Dataset rows:
--------------------------------------------------

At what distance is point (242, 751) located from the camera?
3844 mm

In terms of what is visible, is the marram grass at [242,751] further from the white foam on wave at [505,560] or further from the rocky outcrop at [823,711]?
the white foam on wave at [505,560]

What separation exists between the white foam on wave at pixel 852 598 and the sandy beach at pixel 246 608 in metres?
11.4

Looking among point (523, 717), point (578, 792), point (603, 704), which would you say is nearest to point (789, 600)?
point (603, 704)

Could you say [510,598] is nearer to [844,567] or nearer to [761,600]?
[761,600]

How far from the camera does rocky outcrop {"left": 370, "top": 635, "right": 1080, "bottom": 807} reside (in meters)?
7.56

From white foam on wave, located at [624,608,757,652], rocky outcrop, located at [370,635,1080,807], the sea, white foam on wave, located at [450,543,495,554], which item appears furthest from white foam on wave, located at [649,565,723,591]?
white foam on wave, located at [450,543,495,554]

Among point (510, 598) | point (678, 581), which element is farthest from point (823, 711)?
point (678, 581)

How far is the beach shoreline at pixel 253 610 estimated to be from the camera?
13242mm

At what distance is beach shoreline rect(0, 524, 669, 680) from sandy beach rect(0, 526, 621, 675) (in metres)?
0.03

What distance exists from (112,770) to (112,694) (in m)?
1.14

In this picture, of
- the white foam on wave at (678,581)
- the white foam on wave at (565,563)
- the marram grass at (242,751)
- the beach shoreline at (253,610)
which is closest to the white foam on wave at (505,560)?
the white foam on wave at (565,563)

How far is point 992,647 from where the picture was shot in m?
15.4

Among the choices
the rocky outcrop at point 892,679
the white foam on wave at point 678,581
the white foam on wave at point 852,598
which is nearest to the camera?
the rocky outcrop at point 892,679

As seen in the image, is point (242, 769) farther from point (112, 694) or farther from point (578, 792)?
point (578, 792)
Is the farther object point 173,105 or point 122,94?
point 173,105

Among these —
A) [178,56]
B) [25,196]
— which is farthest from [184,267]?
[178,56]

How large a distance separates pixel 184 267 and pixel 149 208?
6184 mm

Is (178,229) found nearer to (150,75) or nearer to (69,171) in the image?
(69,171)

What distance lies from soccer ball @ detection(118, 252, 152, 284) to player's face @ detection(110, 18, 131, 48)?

--------------------------------------------------

Problem to solve
Count the lines above that contain the string "farther", treating uppercase and lowercase as distinct, and give only the number.

Written answer
2